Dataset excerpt
──────
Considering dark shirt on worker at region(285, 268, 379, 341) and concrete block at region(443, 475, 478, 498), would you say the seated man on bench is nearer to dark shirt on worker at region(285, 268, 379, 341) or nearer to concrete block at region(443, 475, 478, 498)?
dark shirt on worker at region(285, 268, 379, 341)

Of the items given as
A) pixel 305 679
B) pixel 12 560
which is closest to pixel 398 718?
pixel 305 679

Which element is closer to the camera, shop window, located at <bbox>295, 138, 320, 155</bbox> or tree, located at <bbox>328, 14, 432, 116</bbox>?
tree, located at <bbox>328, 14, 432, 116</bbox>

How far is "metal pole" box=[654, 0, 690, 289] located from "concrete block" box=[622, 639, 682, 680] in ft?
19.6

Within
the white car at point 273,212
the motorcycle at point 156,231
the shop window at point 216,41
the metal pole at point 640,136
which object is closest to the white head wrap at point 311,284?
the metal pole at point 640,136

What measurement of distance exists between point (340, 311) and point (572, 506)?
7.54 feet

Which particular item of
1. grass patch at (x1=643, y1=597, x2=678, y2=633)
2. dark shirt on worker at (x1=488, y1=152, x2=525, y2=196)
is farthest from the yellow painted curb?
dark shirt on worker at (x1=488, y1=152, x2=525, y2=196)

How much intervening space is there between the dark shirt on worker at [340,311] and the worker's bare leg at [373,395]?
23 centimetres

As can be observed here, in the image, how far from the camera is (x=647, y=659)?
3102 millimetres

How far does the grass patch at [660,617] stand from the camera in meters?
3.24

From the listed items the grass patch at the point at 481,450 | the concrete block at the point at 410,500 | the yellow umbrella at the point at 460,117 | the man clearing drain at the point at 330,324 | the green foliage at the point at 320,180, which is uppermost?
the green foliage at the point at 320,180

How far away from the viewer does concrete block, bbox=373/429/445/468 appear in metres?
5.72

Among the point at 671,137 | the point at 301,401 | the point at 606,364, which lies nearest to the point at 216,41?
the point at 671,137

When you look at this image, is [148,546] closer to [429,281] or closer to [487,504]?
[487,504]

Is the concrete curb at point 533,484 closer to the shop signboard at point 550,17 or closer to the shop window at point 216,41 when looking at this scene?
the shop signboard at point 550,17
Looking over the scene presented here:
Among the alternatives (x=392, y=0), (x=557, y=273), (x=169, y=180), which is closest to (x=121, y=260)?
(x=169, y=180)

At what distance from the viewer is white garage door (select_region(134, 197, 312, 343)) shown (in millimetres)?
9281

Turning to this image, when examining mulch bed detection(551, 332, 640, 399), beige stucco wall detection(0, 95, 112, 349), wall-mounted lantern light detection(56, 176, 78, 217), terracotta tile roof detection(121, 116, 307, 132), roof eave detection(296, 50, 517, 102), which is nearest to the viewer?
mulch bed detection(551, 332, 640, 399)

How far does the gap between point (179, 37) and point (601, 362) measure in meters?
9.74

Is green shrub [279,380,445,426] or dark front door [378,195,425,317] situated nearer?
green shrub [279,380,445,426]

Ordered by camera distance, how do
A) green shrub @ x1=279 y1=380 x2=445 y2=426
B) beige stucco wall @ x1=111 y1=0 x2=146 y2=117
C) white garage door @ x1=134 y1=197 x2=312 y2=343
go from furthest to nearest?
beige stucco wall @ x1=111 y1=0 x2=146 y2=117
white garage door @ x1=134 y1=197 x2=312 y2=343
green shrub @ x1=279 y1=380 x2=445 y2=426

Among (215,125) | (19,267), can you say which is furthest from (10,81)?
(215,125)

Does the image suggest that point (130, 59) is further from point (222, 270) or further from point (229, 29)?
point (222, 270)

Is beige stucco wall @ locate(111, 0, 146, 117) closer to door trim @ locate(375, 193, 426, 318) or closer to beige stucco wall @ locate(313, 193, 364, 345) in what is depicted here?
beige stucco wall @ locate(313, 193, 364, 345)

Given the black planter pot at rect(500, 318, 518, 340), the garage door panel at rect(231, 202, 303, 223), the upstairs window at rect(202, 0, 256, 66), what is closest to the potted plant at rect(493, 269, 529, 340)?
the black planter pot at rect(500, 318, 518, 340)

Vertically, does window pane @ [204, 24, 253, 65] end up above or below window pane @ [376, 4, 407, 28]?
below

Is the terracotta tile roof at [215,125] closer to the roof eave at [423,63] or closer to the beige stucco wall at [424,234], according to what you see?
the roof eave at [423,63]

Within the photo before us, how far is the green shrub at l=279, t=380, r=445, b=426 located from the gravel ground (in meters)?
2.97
──────
* _Problem to solve_: How many lines in the excerpt above contain the string "signboard"? Reply with the number alone.

* _Finished exercise_: 2